--- Texto mostrado ---
'''
La Joranda, 26 de abril 2014
E sta es una historia acerca de estar a destiempo.
Una de las maneras más inquietantes de que el cambio
climático ya se ve es con lo que los ecologistas llaman “desfase” o
“destiempo”. Este es el proceso mediante el cual el calentamiento provoca que
los animales se desfasen con una importante fuente de alimentación, sobre todo
en tiempos de reproducción, cuando no encontrar suficiente alimento puede
provocar rápidas disminuciones en la población.
Los patrones de migración de muchas especies de aves
cantoras, por ejemplo, han evolucionado a lo largo de los milenios para salir
del cascarón justo cuando las fuentes de alimentación, como las orugas, están
en su punto de mayor abundancia, lo cual ofrece a los padres muchos nutrientes
para sus pequeños hambrientos. Pero como ahora la primavera muchas veces llega temprano,
las orugas también nacen temprano, lo cual implica que en algunas zonas son
menos abundantes cuando los polluelos salen del cascarón.
'''
--- Tareas ---
a – Según el texto sobre el desfase, ¿por qué en algunas zonas las orugas son menos abundantes cuando los polluelos salen del cascarón? Responda en una a tres oraciones.
b – En el texto sobre el desfase, ¿con qué dos nombres llaman los ecologistas a este proceso?
c – Transcriba del texto sobre el desfase el fragmento que se abre con las palabras que contienen “Una de las maneras” y se cierra con “salen del cascarón.”.

--- Extracto de datos ---
'''
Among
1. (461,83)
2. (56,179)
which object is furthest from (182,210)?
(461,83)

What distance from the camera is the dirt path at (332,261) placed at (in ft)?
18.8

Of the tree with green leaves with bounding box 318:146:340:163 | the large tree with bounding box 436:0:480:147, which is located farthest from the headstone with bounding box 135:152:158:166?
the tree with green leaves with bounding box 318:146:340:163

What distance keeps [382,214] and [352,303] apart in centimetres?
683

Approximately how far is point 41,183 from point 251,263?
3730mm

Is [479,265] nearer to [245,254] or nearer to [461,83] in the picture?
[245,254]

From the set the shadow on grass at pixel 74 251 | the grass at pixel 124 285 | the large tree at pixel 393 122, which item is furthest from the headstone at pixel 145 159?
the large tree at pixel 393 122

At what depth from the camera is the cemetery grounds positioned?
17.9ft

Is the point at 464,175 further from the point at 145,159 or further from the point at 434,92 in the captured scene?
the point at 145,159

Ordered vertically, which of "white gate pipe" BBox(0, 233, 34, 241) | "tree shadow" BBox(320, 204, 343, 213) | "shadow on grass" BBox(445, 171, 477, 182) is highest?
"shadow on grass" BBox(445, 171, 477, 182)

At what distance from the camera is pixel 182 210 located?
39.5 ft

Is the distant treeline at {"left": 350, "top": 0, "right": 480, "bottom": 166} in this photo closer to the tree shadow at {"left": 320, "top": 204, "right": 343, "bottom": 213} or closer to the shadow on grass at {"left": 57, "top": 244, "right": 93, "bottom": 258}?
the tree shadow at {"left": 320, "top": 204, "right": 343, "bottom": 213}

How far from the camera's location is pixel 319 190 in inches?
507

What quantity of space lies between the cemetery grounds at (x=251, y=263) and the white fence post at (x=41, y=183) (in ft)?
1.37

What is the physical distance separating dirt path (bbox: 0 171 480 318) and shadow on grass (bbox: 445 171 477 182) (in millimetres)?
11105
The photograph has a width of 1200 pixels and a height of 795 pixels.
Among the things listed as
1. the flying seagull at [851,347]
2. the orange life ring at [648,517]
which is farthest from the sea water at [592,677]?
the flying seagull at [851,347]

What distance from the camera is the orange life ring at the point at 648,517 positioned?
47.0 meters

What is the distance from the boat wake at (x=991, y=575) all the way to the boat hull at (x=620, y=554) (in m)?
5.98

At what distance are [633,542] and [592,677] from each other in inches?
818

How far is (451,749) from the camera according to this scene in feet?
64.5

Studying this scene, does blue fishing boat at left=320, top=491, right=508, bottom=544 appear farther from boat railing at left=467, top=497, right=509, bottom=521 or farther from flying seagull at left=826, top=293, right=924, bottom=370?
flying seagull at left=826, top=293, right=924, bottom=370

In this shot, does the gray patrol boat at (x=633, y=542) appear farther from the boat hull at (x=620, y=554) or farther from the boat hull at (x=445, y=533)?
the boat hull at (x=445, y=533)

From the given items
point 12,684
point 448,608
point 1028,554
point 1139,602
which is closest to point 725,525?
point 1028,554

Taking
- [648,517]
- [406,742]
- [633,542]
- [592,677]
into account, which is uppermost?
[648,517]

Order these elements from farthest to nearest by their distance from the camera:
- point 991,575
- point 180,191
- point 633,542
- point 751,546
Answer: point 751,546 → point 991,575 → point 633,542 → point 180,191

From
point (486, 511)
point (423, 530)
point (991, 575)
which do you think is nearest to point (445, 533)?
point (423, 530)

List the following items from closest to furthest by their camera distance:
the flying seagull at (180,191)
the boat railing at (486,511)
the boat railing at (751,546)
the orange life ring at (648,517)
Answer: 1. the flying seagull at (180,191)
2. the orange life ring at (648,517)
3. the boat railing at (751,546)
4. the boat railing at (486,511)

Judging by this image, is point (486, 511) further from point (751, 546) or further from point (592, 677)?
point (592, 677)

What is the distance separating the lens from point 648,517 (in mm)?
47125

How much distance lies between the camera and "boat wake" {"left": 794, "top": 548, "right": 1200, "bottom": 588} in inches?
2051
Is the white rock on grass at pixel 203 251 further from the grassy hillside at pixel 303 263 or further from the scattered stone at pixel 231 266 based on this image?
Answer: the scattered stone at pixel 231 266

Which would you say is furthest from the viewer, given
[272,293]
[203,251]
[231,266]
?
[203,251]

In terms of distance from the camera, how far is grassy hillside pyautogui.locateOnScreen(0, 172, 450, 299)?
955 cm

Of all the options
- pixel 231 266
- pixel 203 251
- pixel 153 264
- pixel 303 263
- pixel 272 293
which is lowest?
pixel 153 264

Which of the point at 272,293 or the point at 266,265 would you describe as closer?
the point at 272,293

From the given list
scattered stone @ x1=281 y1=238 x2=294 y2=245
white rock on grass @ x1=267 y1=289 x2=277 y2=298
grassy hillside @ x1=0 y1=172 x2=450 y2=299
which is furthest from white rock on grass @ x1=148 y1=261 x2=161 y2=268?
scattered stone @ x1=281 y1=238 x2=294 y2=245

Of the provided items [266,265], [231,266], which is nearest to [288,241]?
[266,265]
'''
--- Soluciones ---
a – Porque ahora la primavera muchas veces llega temprano, y por eso las orugas también nacen temprano. En consecuencia, en algunas zonas ya son menos abundantes cuando los polluelos salen del cascarón.

b – “Desfase” o “destiempo”.

c –
Una de las maneras más inquietantes de que el cambio
climático ya se ve es con lo que los ecologistas llaman “desfase” o
“destiempo”. Este es el proceso mediante el cual el calentamiento provoca que
los animales se desfasen con una importante fuente de alimentación, sobre todo
en tiempos de reproducción, cuando no encontrar suficiente alimento puede
provocar rápidas disminuciones en la población.
Los patrones de migración de muchas especies de aves
cantoras, por ejemplo, han evolucionado a lo largo de los milenios para salir
del cascarón justo cuando las fuentes de alimentación, como las orugas, están
en su punto de mayor abundancia, lo cual ofrece a los padres muchos nutrientes
para sus pequeños hambrientos. Pero como ahora la primavera muchas veces llega temprano,
las orugas también nacen temprano, lo cual implica que en algunas zonas son
menos abundantes cuando los polluelos salen del cascarón.